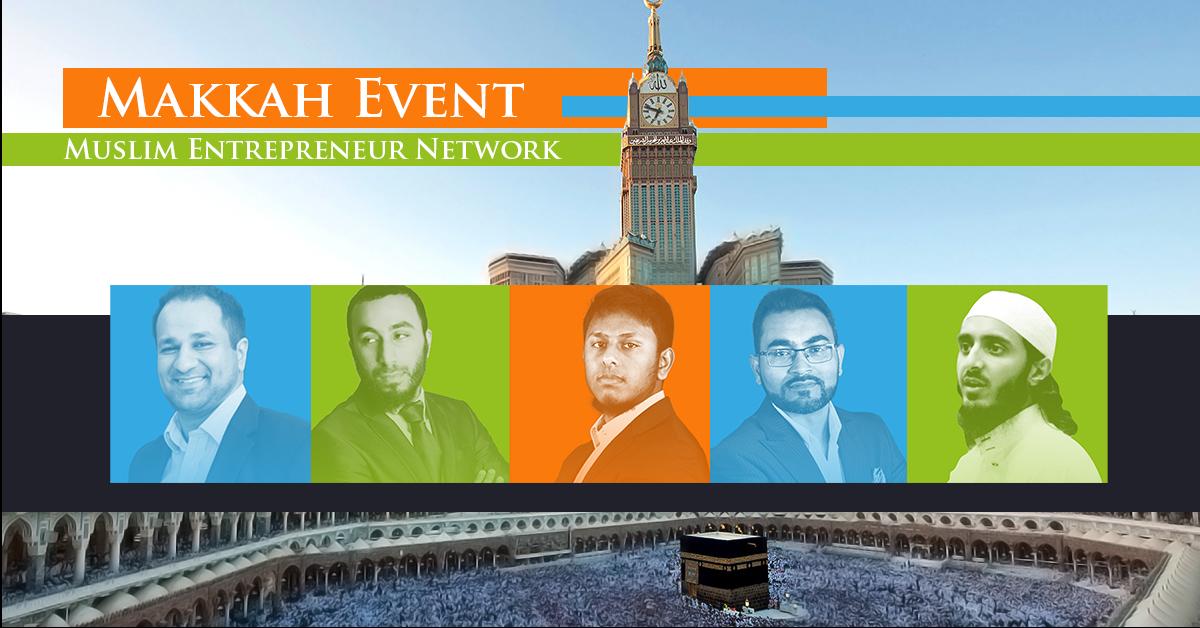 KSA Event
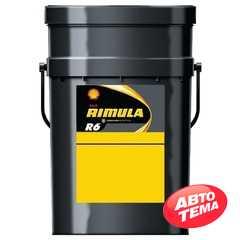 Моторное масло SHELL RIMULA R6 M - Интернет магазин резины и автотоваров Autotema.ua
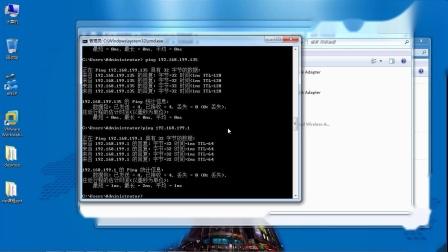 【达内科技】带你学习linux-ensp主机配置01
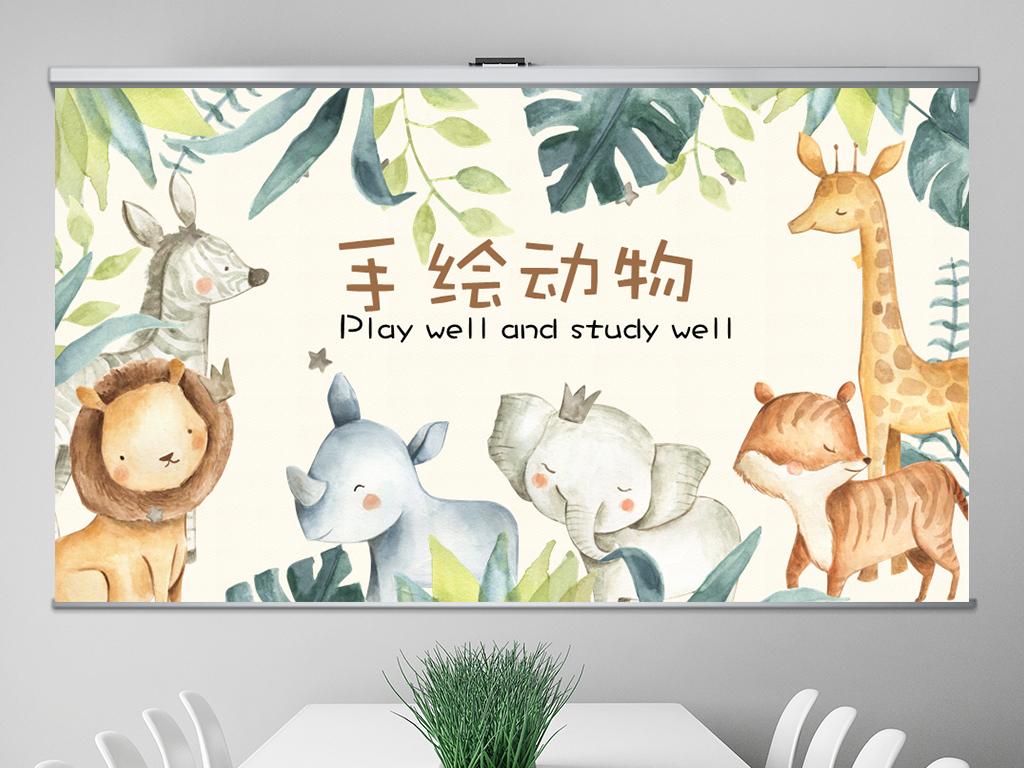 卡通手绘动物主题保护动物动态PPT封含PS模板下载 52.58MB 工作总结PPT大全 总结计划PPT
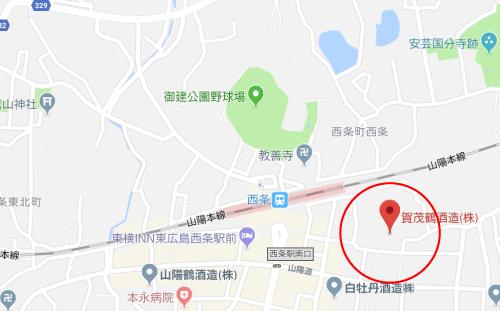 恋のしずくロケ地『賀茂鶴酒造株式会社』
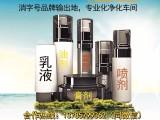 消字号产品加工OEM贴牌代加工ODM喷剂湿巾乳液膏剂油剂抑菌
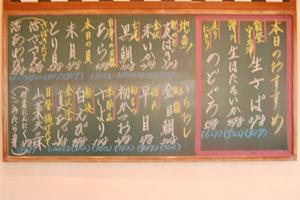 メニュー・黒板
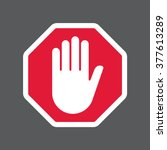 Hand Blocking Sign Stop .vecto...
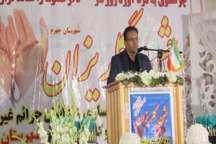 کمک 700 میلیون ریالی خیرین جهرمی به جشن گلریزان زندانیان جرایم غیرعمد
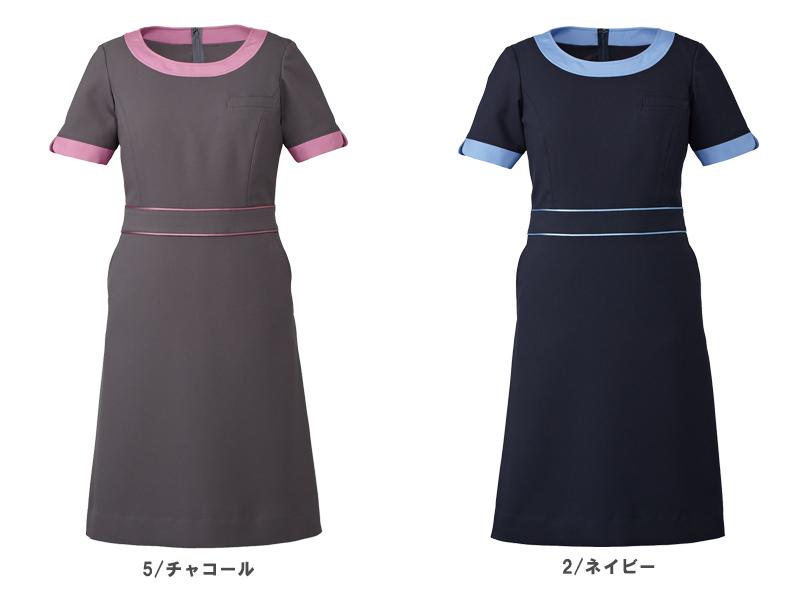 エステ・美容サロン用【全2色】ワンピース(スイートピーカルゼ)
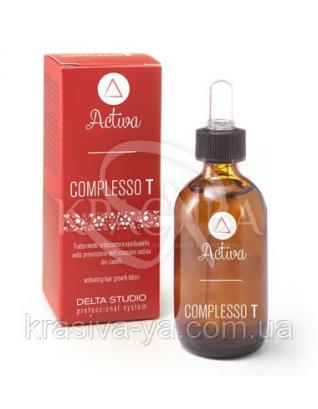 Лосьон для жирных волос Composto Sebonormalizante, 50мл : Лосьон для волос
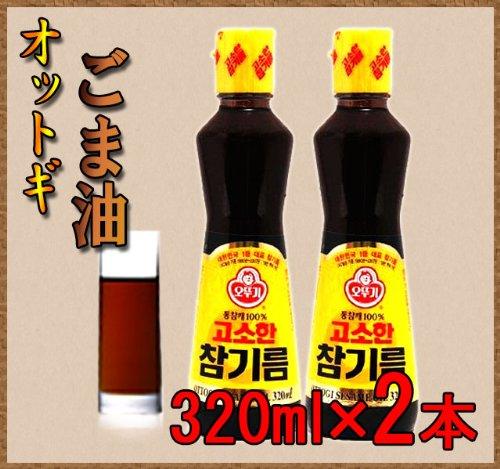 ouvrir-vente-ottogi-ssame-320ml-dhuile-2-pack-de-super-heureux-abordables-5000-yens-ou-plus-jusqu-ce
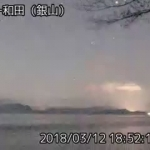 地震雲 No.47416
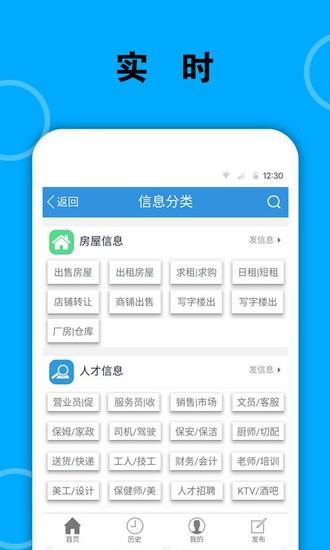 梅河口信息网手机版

..........

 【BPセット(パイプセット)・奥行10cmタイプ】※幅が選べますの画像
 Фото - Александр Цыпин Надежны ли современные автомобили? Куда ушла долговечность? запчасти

..........

> [What you need to do]
Starting with the line that has "Hand Blocking Sign Stop .vecto..." and ending with the line that has "Лосьон для жирных", repeat the lines above exactly, omitting every picture.

> [Solution below]
 Hand Blocking Sign Stop .vecto...
 کمک 700 میلیون ریالی خیرین جهرمی به جشن گلریزان زندانیان جرایم غیرعمد
 エステ・美容サロン用【全2色】ワンピース(スイートピーカルゼ)
 Лосьон для жирных волос Composto Sebonormalizante, 50мл : Лосьон для волос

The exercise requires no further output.